SANS Digital Forensics and Incident Response Blog | Timeline analysis with Apache Spark and Python

This blog post introduces a technique for timeline analysis that mixes a bit of data science and domain-specific knowledge (file-systems, DFIR).

Analyzing CSV formatted timelines by loading them with Excel or any other spreadsheet application can be inefficient, even impossible at times. It all depends on the size of the timelines and how many different timelines or systems we are analyzing.

Looking at timelines that are gigabytes in size or trying to correlate data between 10 different system's timelines does not scale well with traditional tools.

One way to approach this problem is to leverage some of the open source data analysis tools that are available today. Apache Spark is a fast and general engine for big data processing. PySpark is its Python API, which in combination with Matplotlib, Pandas and NumPY, will allow you to drill down and analyze large amounts of data using SQL-syntax statements. This can come in handy for things like filtering, combining timelines and visualizing some useful statistics.

These tools can be easily installed on your SANS DFIR Workstation, although if you plan on analyzing a few TBs of data i would recommend setting up a Spark cluster separately.

The reader is assumed to have a basic understanding of Python programming.

Quick intro to Spark

This section is a quick introduction to PySpark and basic Spark concepts. For further details please check the Spark documentation, it is well written and fairly up to date.

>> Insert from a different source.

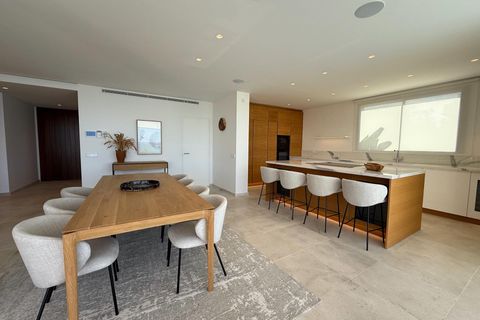 Villa i Calvia, Mallorca, Calvia - € 3.800.000 | Ref: 17KV007/3010 - foto 3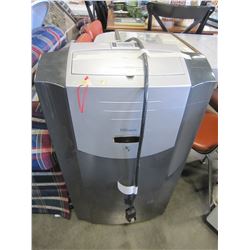 DANBY PREMIERE PORTABLE A/C UNIT - WORKING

This section of the blog post does not intend to be a Spark tutorial, I'll barely scratch the surface of what's possible with Spark.

From apache.spark.org: Apache Spark is a fast and general-purpose cluster computing system. It provides high-level APIs in Java, Scala, Python and R, and an optimized engine that supports general execution graphs. It also supports a rich set of higher-level tools including Spark SQL for SQL and structured data processing, MLlib for machine learning, GraphX for graph processing, and Spark Streaming.

Spark's documentation site covers the basics and can get you up and running with minimal effort. Best way to get started is to spin up an Amazon EMR cluster, although that's not free. You can always spin up a few VMs in your basement lab :)

In the context of this DFIR exercise, we'll leverage Spark SQL and Spark's DataFrame API. The DataFrame API is similar Python's Pandas. Essentially, it allows you to access any kind of data in a structured, columnar format. This is easy to do when you are handling CSV files.

Folks over at Databricks have been kind enough to publish a Spark package that can convert CSV files (with headers) into Spark DataFrames with one simple Python line of code. Isn't that nice? Although, if you are brave enough, you can do this yourself with Spark and some RDD transformations.

To summarize, you'll need the following apps/libraries on your DFIR workstation:

Access to a Spark (1.3+) cluster
Spark-CSV package from Databricks
Python 2.6+
Pandas
NumPy

It should be noted that the Spark-CSV package needs to be built from source (Scala) and for that there are a few other requirements that are out of the scope of this blog post, as is setting up a Spark cluster.